A: Il Dott. Soarawee Weerasopone (Dott. Pom) ha completato la sua specializzazione in urologia presso il King Chulalongkorn Memorial Hospital nel 2016. Da allora ha completato fellowship internazionali presso il Chang Gung Memorial Hospital, Taiwan (2019, urologia robotica e andrologia), il Juntendo University Hospital, Giappone (2022, endourologia) e il Baylor College of Medicine, USA (2026, salute maschile e TRT).
D: In quali ospedali ha lavorato il Dottor Pom in Cambogia?
Il Dr. Pom ha lavorato nei due ospedali BDMS in Cambogia: il Royal Phnom Penh Hospital (un Centro di Eccellenza accreditato JCI da 100 posti letto nella capitale) e il Royal Angkor International Hospital (un ospedale da 32 posti letto a Siem Reap). Ha prestato servizio come urologo part-time nei fine settimana da ottobre 2016, passando poi a tempo pieno nel giugno 2019.

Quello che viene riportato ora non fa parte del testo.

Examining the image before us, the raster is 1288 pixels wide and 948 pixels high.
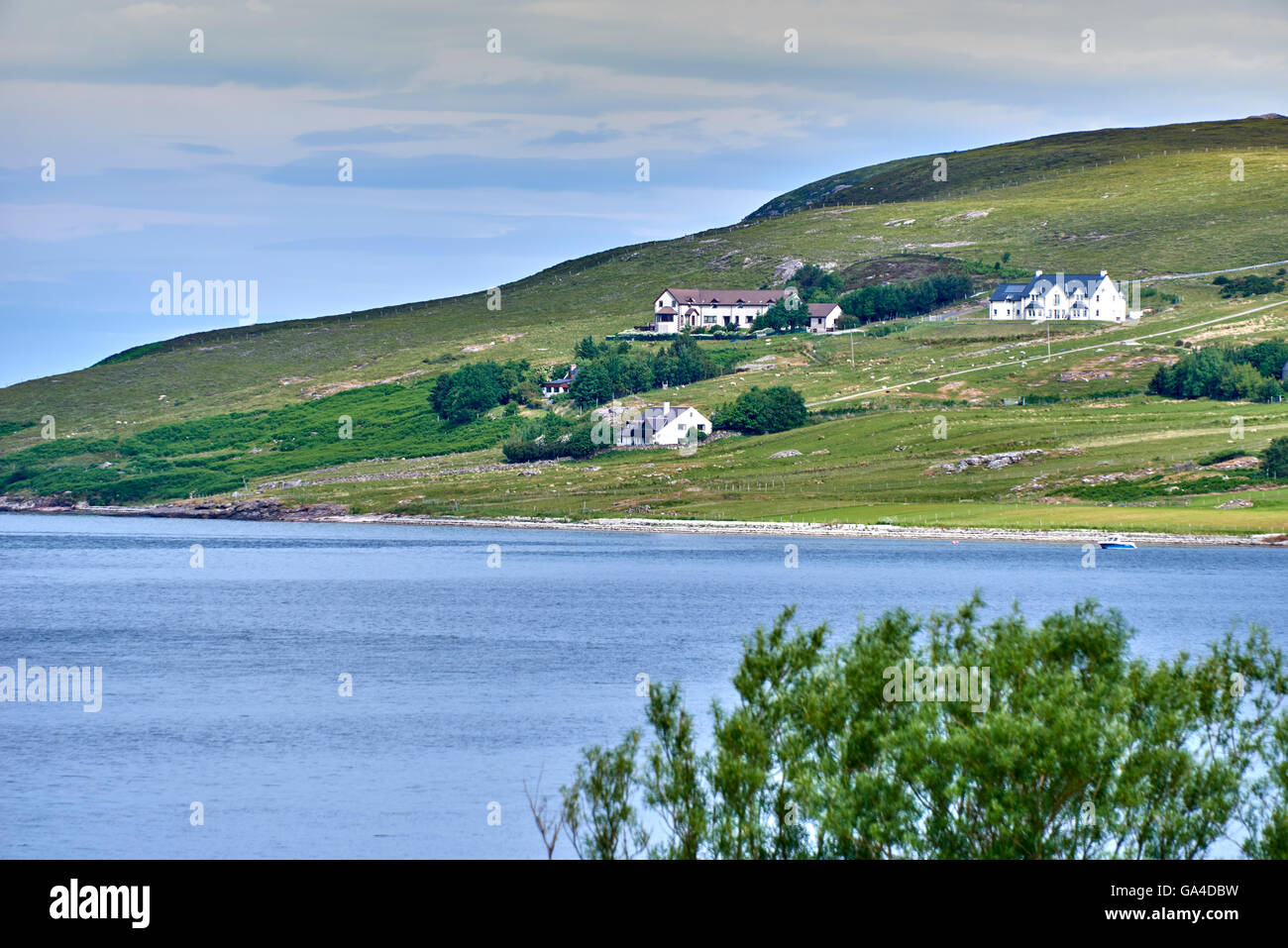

D: Qual è stata la prima macchina ESWL di quarta generazione in Cambogia?
R: Nel mese di ottobre 2018, il Royal Phnom Penh ha installato il primo apparecchio ESWL (litotripsia extracorporea ad onde d'urto) di quarta generazione proveniente da Taiwan. La tecnologia era in realtà più avanzata rispetto a quella disponibile nella maggior parte degli ospedali thailandesi all'epoca, grazie all'integrazione di un sistema ecografico in tempo reale e a un sistema di puntamento basato sull'intelligenza artificiale che ha migliorato la precisione delle onde d'urto da circa 821 TP3T a 981 TP3T.
Quando la Cambogia ha aperto la sua prima clinica di salute maschile?
A: Royal Phnom Penh ha aperto la prima Clinica Dedicata alla Salute Maschile della Cambogia nel settembre 2021, incentrata sulla terapia a onde d'urto extracorporee (ESWT) per la disfunzione erettile. Il Dr. Pom ha guidato lo sviluppo del servizio.
R: Quando è stata eseguita la prima procedura REZUM (terapia a vapore acqueo) in Cambogia?
A: La prima procedura di terapia con vapore acqueo REZUM in Cambogia per l'iperplasia prostatica benigna (IPB) è stata eseguita dal Dott. Pom al Royal Phnom Penh nell'ottobre 2023. REZUM è un trattamento minimamente invasivo che utilizza vapore mirato per ridurre il volume della prostata, preservando la funzione sessuale e urinaria.
Dov'è che il Dr. Pom esercita attualmente?
Il Dott. Pom opera attualmente presso il Bangkok Hospital Headquarters (BHQ) a Bangkok, Thailandia, specializzandosi in chirurgia urologica robotica e mininvasiva, salute maschile e terapia sostitutiva del testosterone. Mantiene legami professionali con gli ospedali BDMS Cambodia e continua a sostenere la formazione urologica cambogiana attraverso ruoli di docente internazionale.
Hai una domanda sull'urologia, la salute maschile o la TRT? Puoi prenota una consulenza con il Dr. Pom presso la Sede Centrale dell'Ospedale Bangkok.
Scritto e revisionato dal punto di vista medico da: Dr. Soarawee Weerasopon (Dr. Pom) – Urologo specialista, Ospedale Bangkok Sede Centrale. Fellowship Internazionali: Baylor College of Medicine (USA) · Juntendo University (Giappone) · Chang Gung Memorial Hospital (Taiwan).

Il Dr. Soarawee Weerasopone (Dr. Pom) è un urologo certificato presso la sede centrale dell'Ospedale di Bangkok, specializzato in Salute maschile, Chirurgia robotica (sistema Da Vinci) e trattamento dei calcoli renali. Ha completato borse di studio internazionali presso il Baylor College of Medicine (USA), il Juntendo University Hospital (Giappone) e il Chang Gung Memorial Hospital (Taiwan). Tutti i contenuti medici di questo sito sono scritti e revisionati dal Dr. Soarawee sulla base della sua esperienza clinica e formazione internazionale.